Periodicity of Payments
The Head Lease featured quarterly payments. The history of the major US airlines is that they have stayed current on rent payments until the filing for Chapter 11 protection. Smaller airlines, however, may be more likely to miss rent payments for some period before filing for bankruptcy protection. Given that, scheduling rent payments monthly rather than quarterly should reduce the lessor’s preference risk by reducing the dollar amount of payments likely to be made within the preference period and increasing the dollar amount of payments likely to be made before the preference period.
It is important to be able to demonstrate a consistent record in taking enforcement action against a defaulting lessee. If the lessee misses a payment of rent, the lessor should promptly send a demand notice, or at least do a formal amendment of the rent schedule. The danger for a lessor is in not taking prompt action in the face of a default, and then after some time has elapsed, pressuring the lessee to make a payment. Such a payment may be hard to justify as made within the ordinary course of business under the subjective test.
Documenting Payments by Third Parties
Any funding for rent provided by a shareholder or other third party to a lessee should be well documented to show that the funding is intended to be, is required to be, and indeed was, paid by the lessee to the specific lessor for specific rent. It would be even better to provide for the transfer of the funds by the third party directly to the lessor, so that the funds are never the property of the debtor at all. In that way, not only does the creditor have the earmarking defense, but also the defense that the funds are not subject to clawback because they were not the property of the debtor at any time.
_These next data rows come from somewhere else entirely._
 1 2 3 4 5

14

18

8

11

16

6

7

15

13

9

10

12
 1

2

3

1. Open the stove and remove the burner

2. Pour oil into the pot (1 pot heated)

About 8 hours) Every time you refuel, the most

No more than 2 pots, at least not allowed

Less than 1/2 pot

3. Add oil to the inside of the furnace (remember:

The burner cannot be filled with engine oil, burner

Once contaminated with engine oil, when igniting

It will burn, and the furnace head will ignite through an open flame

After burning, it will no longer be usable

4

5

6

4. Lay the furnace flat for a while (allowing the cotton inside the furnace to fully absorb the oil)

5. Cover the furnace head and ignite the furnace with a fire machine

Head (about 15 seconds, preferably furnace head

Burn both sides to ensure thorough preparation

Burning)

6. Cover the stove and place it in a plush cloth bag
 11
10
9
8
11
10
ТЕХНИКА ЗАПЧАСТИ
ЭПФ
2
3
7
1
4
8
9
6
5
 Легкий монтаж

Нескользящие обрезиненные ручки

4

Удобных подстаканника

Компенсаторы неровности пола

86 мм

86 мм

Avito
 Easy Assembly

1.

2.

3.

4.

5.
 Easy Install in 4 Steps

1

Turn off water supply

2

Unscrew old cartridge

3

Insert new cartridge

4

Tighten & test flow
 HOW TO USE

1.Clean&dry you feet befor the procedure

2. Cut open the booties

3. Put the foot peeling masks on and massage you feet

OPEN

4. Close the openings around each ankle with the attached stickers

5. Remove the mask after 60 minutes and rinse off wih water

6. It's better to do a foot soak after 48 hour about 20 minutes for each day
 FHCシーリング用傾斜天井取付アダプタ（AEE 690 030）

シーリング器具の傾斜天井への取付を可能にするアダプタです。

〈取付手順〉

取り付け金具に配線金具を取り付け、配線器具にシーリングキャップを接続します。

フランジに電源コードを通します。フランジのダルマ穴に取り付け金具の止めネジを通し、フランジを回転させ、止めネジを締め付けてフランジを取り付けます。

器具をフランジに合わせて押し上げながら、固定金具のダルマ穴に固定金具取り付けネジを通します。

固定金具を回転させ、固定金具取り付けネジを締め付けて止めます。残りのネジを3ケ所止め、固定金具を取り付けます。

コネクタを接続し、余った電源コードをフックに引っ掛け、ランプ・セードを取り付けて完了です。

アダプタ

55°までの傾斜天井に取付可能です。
Except as otherwise provided in this section, to the extent that a transfer is avoided under section 544, 545, 547, 548, 549, 553(b), or 724(a) of this title, the trustee may recover, for the benefit of the estate, the property transferred, or, if the court so orders, the value of such property, from —
(1) the initial transferee of such transfer or the entity for whose benefit such transfer was made; or
(2) any immediate or mediate transferee of such initial transferee.
Except as provided in subsections (c) and (i) of this section, the trustee may, based on reasonable due diligence in the circumstances of the case and taking into account a party’s known or reasonably knowable affirmative defenses under subsection (c), avoid any transfer of an interest of the debtor in property-
(1) to or for the benefit of a creditor;
(2) for or on account of an antecedent debt owed by the debtor before such transfer was made;
(3) made while the debtor was insolvent;
(4) made —
(A) on or within 90 days before the date of the filing of the petition; or
(B) between ninety days and one year before the date of the filing of the petition, if such creditor at the time of such transfer was an insider; and
(5) that enables such creditor to receive more than such creditor would receive if —
(A) the case were a case under chapter 7 of this title;
(B) the transfer had not been made; and
(C) such creditor received payment of such debt to the extent provided by the provisions of this title.
(4) to or for the benefit of a creditor, to the extent that, after such transfer, such creditor gave new value to or for the benefit of the debtor —
(A) not secured by an otherwise unavoidable security interest; and
(B) on account of which new value the debtor did not make an otherwise unavoidable transfer to or for the benefit of such creditor;…
(2) to the extent that such transfer was in payment of a debt incurred by the debtor in the ordinary course of business or financial affairs of the debtor and the transferee, and such transfer was —
(A) made in the ordinary course of business or financial affairs of the debtor and the transferee; or
(B) made according to ordinary business terms;…
(c) The trustee may not avoid under this section a transfer —
(1) to the extent that such transfer was —
(A) intended by the debtor and the creditor to or for whose benefit such transfer was made to be a contemporaneous exchange for new value given to the debtor; and
(B) in fact a substantially contemporaneous exchange[.]